Zero Hours Justice is a non party political campaign that aims at regulating fair working practises in the UK, concentrating on eradicating Zero-Hour Contracts. This campaign is backed by the Trade Union Congress (TUC).The organisation was recognised and supported by an Early Day Motion in Parliament.

History

Zero Hours Justice was created by a coalition of citizens concerned about the effect of zero-hour contracts on financial and emotional wellbeing, especially during the outbreak of the worldwide Covid pandemic. This campaign was founded by Julian Richer in 2020. Julian is the author of The Ethical Capitalist.

The campaign President is Ian Hodson, who is also President of the Bakers, Food and Allied Workers Union.

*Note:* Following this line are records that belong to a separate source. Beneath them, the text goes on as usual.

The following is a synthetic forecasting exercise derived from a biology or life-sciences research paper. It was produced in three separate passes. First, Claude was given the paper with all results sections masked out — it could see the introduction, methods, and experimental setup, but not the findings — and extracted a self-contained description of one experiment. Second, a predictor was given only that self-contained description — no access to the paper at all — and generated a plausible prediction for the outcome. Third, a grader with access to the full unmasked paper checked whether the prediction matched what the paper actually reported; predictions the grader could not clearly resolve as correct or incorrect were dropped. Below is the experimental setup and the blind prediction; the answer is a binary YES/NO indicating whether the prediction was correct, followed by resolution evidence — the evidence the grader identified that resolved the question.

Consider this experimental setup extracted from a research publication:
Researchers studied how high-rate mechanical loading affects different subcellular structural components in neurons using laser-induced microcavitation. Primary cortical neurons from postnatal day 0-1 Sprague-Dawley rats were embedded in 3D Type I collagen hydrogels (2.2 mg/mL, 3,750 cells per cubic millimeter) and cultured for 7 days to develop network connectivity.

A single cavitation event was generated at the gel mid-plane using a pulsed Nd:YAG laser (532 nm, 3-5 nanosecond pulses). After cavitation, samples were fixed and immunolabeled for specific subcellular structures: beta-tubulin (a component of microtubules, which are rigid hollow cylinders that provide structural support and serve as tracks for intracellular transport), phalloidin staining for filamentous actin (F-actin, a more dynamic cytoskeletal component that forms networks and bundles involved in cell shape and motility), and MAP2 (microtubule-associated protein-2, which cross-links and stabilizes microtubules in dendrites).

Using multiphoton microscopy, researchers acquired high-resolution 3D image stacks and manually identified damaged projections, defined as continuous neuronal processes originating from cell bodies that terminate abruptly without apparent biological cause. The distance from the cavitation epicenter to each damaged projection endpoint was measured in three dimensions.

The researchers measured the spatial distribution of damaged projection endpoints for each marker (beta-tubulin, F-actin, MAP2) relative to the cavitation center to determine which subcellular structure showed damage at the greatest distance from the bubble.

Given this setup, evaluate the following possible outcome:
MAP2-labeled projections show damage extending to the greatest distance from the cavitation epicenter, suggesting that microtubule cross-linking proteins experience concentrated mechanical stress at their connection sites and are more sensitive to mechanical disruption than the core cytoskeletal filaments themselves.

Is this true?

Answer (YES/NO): YES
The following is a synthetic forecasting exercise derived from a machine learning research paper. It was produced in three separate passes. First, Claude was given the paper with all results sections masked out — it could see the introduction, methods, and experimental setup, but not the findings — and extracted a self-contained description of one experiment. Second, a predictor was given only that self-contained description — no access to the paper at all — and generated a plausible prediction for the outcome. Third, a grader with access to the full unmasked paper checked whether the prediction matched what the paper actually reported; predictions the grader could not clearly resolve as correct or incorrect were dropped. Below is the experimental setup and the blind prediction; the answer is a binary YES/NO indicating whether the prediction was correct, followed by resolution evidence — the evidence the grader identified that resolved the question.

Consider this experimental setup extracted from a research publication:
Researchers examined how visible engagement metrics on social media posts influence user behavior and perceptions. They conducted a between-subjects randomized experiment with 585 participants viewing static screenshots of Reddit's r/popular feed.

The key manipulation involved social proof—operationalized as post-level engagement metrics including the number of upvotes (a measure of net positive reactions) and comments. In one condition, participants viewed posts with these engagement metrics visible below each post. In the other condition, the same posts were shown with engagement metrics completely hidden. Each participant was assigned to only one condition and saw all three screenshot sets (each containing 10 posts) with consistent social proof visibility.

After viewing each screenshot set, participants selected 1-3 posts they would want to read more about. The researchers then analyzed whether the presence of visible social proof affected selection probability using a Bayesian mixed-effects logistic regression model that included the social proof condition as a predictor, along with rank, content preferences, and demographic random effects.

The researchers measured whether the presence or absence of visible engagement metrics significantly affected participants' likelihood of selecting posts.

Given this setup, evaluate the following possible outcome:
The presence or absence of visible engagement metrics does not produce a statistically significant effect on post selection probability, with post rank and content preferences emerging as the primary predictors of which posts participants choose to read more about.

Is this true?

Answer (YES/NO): YES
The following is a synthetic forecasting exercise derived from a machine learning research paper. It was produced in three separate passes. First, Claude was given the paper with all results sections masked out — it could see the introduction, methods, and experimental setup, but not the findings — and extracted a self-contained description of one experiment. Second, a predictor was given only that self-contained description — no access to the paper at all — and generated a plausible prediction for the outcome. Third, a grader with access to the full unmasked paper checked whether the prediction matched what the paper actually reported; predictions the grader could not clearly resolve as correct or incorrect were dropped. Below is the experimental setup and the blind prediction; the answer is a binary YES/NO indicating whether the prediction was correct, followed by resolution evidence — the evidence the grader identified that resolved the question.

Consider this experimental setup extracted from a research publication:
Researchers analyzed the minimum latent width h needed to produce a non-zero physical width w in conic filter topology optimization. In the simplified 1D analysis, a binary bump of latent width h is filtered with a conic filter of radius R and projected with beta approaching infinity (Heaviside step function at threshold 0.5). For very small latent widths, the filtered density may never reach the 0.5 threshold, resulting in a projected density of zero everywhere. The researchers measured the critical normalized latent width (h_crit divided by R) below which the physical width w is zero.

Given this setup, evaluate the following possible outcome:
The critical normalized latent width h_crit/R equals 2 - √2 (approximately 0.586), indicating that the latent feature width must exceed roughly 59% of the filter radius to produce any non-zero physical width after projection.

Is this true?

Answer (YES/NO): YES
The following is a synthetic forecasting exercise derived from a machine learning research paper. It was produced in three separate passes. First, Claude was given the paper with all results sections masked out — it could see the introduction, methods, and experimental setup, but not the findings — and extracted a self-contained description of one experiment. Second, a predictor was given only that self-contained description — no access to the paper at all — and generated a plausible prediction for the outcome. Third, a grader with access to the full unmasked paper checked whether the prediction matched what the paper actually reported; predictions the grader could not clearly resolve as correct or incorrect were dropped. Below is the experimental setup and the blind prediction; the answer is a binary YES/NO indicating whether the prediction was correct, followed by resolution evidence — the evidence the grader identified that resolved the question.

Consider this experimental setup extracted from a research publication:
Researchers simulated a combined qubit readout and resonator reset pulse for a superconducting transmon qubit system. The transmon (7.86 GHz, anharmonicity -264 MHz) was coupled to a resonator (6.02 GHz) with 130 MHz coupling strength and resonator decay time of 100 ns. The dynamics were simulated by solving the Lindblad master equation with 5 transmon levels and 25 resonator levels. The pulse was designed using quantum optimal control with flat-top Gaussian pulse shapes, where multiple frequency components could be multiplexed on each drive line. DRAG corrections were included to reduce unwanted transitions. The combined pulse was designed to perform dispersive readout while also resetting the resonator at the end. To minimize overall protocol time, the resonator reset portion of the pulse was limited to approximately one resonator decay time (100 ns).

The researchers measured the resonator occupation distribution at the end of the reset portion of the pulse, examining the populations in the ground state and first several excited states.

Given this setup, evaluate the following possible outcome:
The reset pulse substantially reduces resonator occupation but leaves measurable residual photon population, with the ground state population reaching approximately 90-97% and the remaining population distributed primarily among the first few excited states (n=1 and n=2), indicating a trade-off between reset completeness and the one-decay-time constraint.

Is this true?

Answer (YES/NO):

Zero Hours Justice was launched with the aim of ending zero-hours contracts, where unilaterally imposed on a worker against their will. In due course, several prolific people joined this cause such as Peter Stefanovic, Declan Owens, Damien Morrison and Pravin Jeyaraj. In 2021, Chris Peace joined as Campaign Director.

Zero Hours Justice focuses on campaigning against the use of zero hours contracts. In 2022 they launched their free Accreditation Scheme to promote employers who don't use zero hours contracts, or, if they do, only use them in accordance with the campaign's minimum criteria.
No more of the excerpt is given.